Of concern to the nearly 1,000 attending were some of the same issues facing the nation, then in the midst of the Civil Rights movement.
NCAI Executive Director Robert Burnette (Sicangu Lakota) opened with a report, citing chronic joblessness, state jurisdiction conflicts, Tribal land heirship, and racism. He challenged leaders to "unite to wipe out discrimination."
Washington, DC attorney Marvin Sonosky reported on the pressing topic of the day: whether tribes should give over to states their criminal and civil jurisdiction in tribal areas.
Other speakers offered their insights, including Indian Affairs Commissioner Philleo Nash, North Dakota Governor William L. Guy, and Gold Seal Co. founder Harold Schafer.
In the south, as Alabama Governor George Wallace was fighting school integration and National Guardsmen were lining up in the streets of Birmingham, a huge crowd of locals in Bismarck turned-out to see a tribal parade through downtown and traditional dances at the local ballpark. An estimated 3,000 Native and non-native gathered at the Mandan rodeo grounds for a buffalo feed, and were treated to an international bronc riding contest, organized by North Dakota rodeo great Joe Chase (Three Affiliated).
Highlighting the week was an appearance by U.S. Attorney General Robert F. Kennedy, who was showered with gifts from tribal delegations. His keynote speech signaled the administration's readiness to help in Indian Country.
North Dakota News Films Archive, courtesy SHSND
"America today is moving forward more rapidly and in more ways than ever before, toward fulfillment of its destiny as the land of the free," he said in remarks to a packed downtown Bismarck hotel ballroom. "A nation in which neither Indians nor any other racial or religious minority will live in underprivilege."
His remarks included John Kennedy's 10-point presidential campaign pledge to bring about change in Indian Country and overcome injustice.
"When you look at Bobby Kennedy's remarks at NCAI in 1963 you're seeing the emergence of his activism in Indian affairs as he advances the cause of civil rights," says David M. Gipp, United Tribes Technical College president. "Later as a U. S. Senator he continues, with legislation in Indian education. And then his brother Ted Kennedy picks up the work in the early ‘70s. Their outlook was to pursue justice for those who had been denied, including American Indians."

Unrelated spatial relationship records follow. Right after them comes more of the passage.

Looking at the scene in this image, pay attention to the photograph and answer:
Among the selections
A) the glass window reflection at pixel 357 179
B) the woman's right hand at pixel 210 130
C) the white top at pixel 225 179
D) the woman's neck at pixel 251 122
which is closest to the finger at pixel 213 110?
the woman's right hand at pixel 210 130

Unfortunately, the vision never realized full potential from the Kennedy White House. Two months following the 1963 conference, President Kennedy was assassinated, leaving the work to subsequent administrations. A handful of years later, in 1968, Robert Kennedy and Martin Luther King Jr. were gone too, victims of assassination.
The theme of "unity" at the 1963 convention most certainly resonated with North Dakota's tribal leaders. They later addressed the issue of state jurisdiction by rejecting Public Law 280. Meeting together led them to form United Tribes of North Dakota in 1964. When the intertribal organization was formalized in 1968 the incorporators were: Aljoe Agaard, Fort Yates; Lewis Goodhouse, Fort Totten; Reginald Breien, Belcourt; August Little Soldier, Golden Valley; and Austin Engel, Bismarck. This parent organization worked to address joblessness, education and economic development by creating an employment training center that has since evolved into an accredited tribal college, United Tribes Technical College.
To this day the college and the intertribal organization continue to pursue justice, civil rights and self determination for Native People with the same passion that tribal leaders and Robert Kennedy displayed 50 years ago in Bismarck.